The Robert Pugh Interview

This interview was conducted at 5MMM on 10/1/86 by Robert Pugh. MMM had been advertising tonight's show with one of their whipped up cartridges. It wasn't particularly good, in fact would probably have been downright embarrassing to any band. The person who wrote the blurb was largely at fault, and although my friends and I tried to do an alternative one, there wasn't enough time before the interview to do another, and considering that this is how 5MMM were promoting a concert that they were presenting, we thought it necessary to redress the balance somewhat in C&CS's favour. That's right, we played them the cartridge:

"Grunge out to Crime & the City Solution at La Rox on Friday 10th January. Crime & the City Solution, featuring former Birthday party and Bad Seed members Mick Harvey and Rowland S Howard. A night of tasteful grunge"

(While the cartridge plays, Rowland moans in mock histrionics and wraps his head and arms onto the desk; Simon gasps a bit, but by the time the cartridge has finished both are busting to defend themselves).

RP = Robert Pugh RH = Rowland Howard SB = Simon Bonney

RH : Uh, that was beautiful.
RP : Okay we have two of the members of C&CS here with us in the studio. Rowland has just fallen apart on the table in response to the advert. What are your initial reactions to the cartridge? Do you think it's an adequate ……..
RH : Yes, I think it's a totally adequate description of our group in every form, it sums us up 100%. There's nothing more to us than "tasteful grunge".
SB : Yeah, I don't think we're especially grungey. I don't aspire to grunge.
RP : Yes, I thought you might end up saying something along those lines. Six months ago C&CS were described as "a tough stiff and overworked" on stage, and this was when you were first starting …

(Immediately they're both half wary/half curious/puzzled. Rowland, the more defensive of the two; I should point out that RH looks most tired and is highly tense. He looks like he's in sore need of sleep, with a blue sleepmask shoved up into a forehead, preventing his oilslick hair from leaking down. Poor bastard, he may relish his lifestyle, but I wouldn't change places with him.
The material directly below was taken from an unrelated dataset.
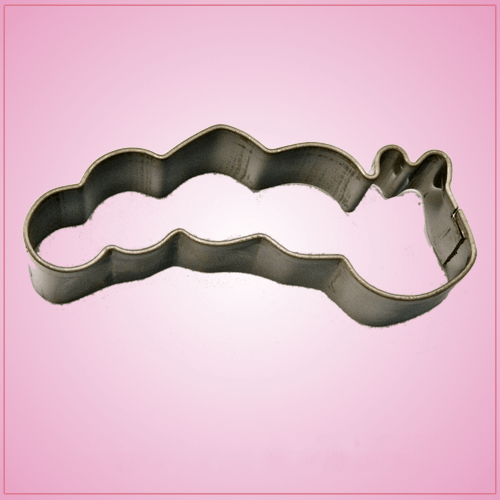 Mini Caterpillar Cookie Cutter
Rowland talks only when he absolutely has to. He looks dead buggered, living on adrenaline and nervous energy until this final Australian concert is over. He talks little, tiredly fighting incoherence: when he does speak, it is effective).

SB : What article was that from?
RH : The one that Biba Kopf did.
RP : It was from the NME…..
RH : I think that was an admission we made ourselves. We'd been rehearsing for so long that what we did have very little spontaneity, which is largely derived from when you play on stage.
SB : Also, that concert that he was watching … well, that was quite a sympathetic article and I quite respect Biba Kopf's views. I mean that was like our third concert ever; it's been for Rowland and certainly for myself, it's been a long time since we'd played live, and also it'd been only a short time since Epic had joined our band

(he'd previously worked at Mute Records doing backroom stuff, and played in two line-ups of the Red Crayola after the demise of Swell Maps)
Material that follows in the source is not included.